## Input material
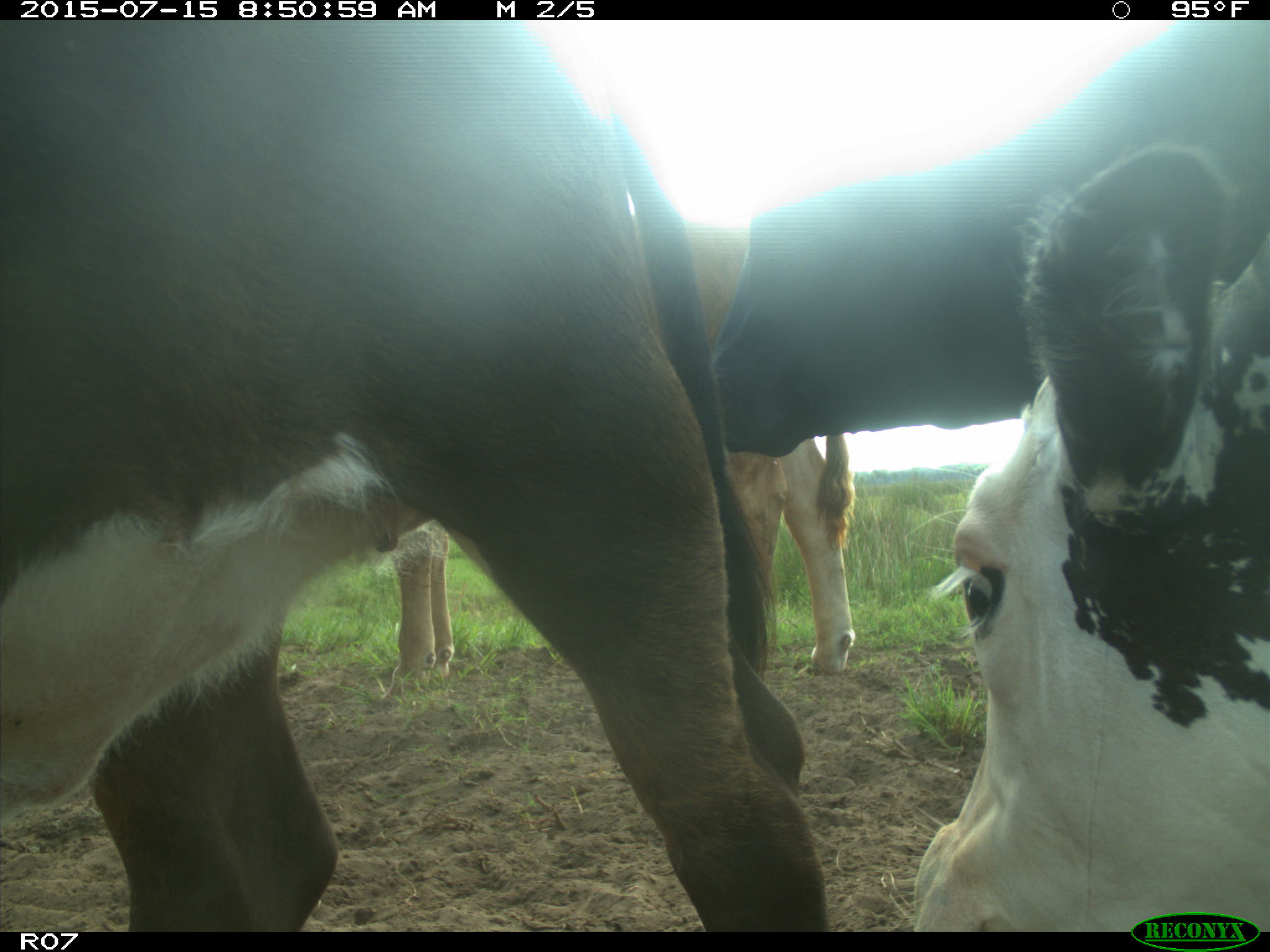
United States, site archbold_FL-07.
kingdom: Animalia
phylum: Chordata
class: Mammalia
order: Artiodactyla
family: Bovidae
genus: Bos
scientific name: Bos taurus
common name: domestic cow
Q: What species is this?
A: Bos taurus (domestic cow).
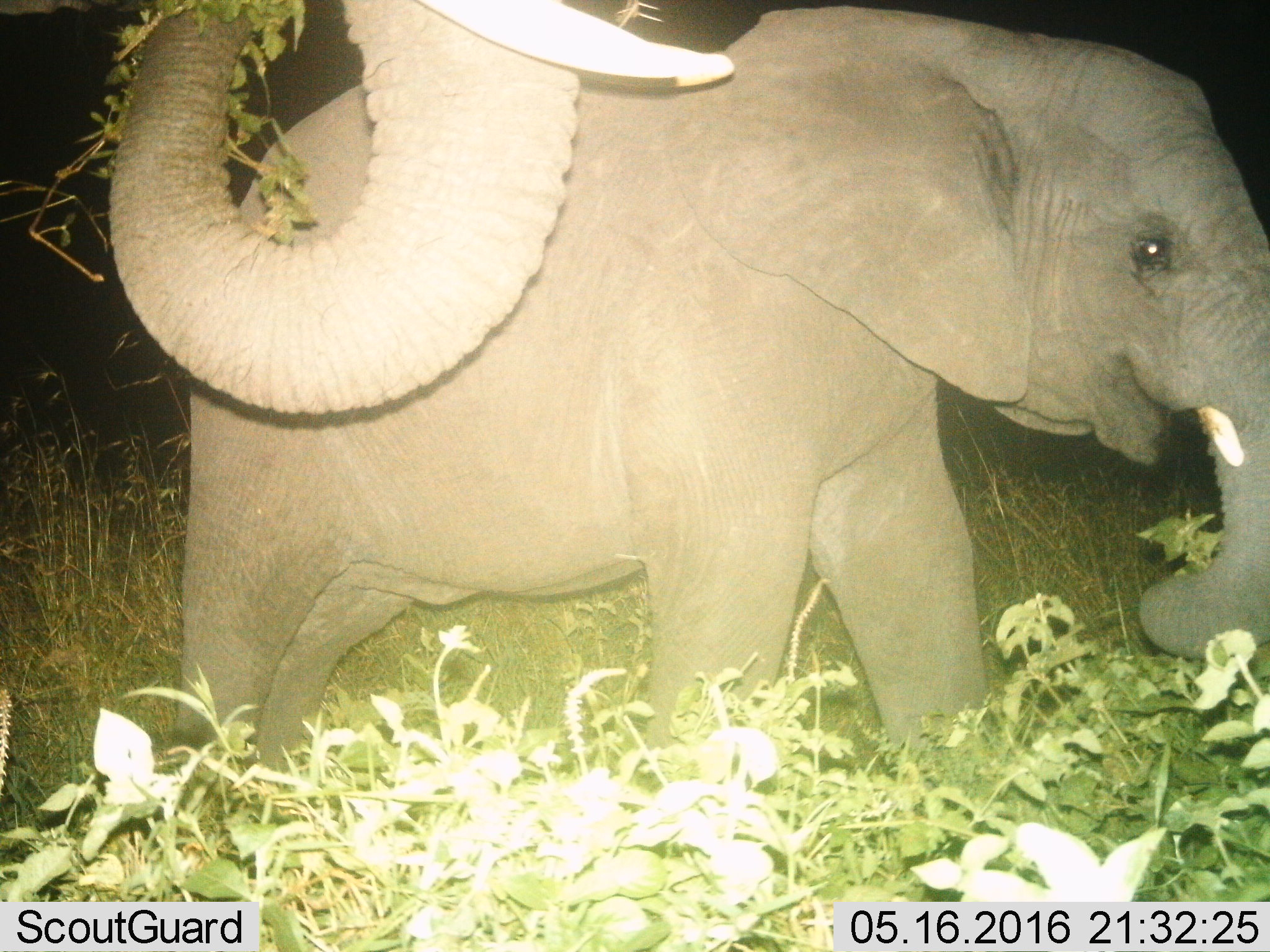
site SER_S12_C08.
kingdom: Animalia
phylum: Chordata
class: Mammalia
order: Proboscidea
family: Elephantidae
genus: Loxodonta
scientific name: Loxodonta africana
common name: african bush elephant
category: elephant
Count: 2.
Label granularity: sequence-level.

## The task
Everything from the line with "family: Elephantidae" to the end of the listing above is to be set down exactly, both ends included.

## Solution for this problem
family: Elephantidae
genus: Loxodonta
scientific name: Loxodonta africana
common name: african bush elephant
category: elephant
Count: 2.
Label granularity: sequence-level.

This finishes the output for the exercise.